Problem to work on:
Reproduce each of the records below word for word, keeping every line as it appears.

Stored records
======
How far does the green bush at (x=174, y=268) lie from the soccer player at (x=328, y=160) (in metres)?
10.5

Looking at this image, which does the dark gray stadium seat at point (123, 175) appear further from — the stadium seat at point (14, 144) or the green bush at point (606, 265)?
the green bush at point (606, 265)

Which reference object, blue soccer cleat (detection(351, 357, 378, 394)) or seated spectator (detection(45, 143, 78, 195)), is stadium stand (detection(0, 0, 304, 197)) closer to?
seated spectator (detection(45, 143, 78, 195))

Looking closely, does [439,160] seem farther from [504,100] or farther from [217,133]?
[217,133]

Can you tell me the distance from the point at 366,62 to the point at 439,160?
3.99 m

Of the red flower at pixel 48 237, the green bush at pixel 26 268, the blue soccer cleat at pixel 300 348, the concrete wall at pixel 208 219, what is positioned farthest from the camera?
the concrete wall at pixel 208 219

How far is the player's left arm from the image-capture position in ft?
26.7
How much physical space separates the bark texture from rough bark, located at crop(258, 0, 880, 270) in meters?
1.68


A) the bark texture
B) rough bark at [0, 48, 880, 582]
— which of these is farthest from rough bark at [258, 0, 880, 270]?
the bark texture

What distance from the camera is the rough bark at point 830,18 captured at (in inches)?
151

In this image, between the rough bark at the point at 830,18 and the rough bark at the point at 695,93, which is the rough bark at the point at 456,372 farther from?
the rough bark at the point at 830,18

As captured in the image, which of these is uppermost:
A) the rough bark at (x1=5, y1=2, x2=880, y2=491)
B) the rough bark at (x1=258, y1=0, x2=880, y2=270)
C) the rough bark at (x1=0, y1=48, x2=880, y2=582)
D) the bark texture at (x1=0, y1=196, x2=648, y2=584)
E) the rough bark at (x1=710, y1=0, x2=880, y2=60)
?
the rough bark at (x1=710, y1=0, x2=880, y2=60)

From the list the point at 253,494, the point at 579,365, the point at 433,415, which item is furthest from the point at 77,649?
======
Full solution:
How far does the green bush at (x=174, y=268) lie from the soccer player at (x=328, y=160) (in metres)?
10.5

Looking at this image, which does the dark gray stadium seat at point (123, 175) appear further from — the stadium seat at point (14, 144) or the green bush at point (606, 265)?
the green bush at point (606, 265)

Which reference object, blue soccer cleat (detection(351, 357, 378, 394)) or seated spectator (detection(45, 143, 78, 195)), is stadium stand (detection(0, 0, 304, 197)) closer to?
seated spectator (detection(45, 143, 78, 195))

Looking closely, does [439,160] seem farther from [504,100] or farther from [217,133]?
[217,133]

Can you tell me the distance from the point at 366,62 to the point at 439,160?
3.99 m

Of the red flower at pixel 48 237, the green bush at pixel 26 268, the blue soccer cleat at pixel 300 348, the concrete wall at pixel 208 219, what is positioned farthest from the camera?
the concrete wall at pixel 208 219

How far is the player's left arm from the image-capture position in ft?
26.7
How much physical space separates the bark texture from rough bark, located at crop(258, 0, 880, 270) in meters?
1.68


A) the bark texture
B) rough bark at [0, 48, 880, 582]
— which of these is farthest from rough bark at [258, 0, 880, 270]?
the bark texture

What distance from the camera is the rough bark at point 830,18 captured at (in inches)?
151

In this image, between the rough bark at the point at 830,18 and the rough bark at the point at 695,93, which is the rough bark at the point at 456,372 farther from?
the rough bark at the point at 830,18

As captured in the image, which of these is uppermost:
A) the rough bark at (x1=5, y1=2, x2=880, y2=491)
B) the rough bark at (x1=258, y1=0, x2=880, y2=270)
C) the rough bark at (x1=0, y1=48, x2=880, y2=582)
D) the bark texture at (x1=0, y1=196, x2=648, y2=584)
E) the rough bark at (x1=710, y1=0, x2=880, y2=60)
?
the rough bark at (x1=710, y1=0, x2=880, y2=60)

From the list the point at 253,494, the point at 579,365, the point at 433,415, which item is furthest from the point at 77,649?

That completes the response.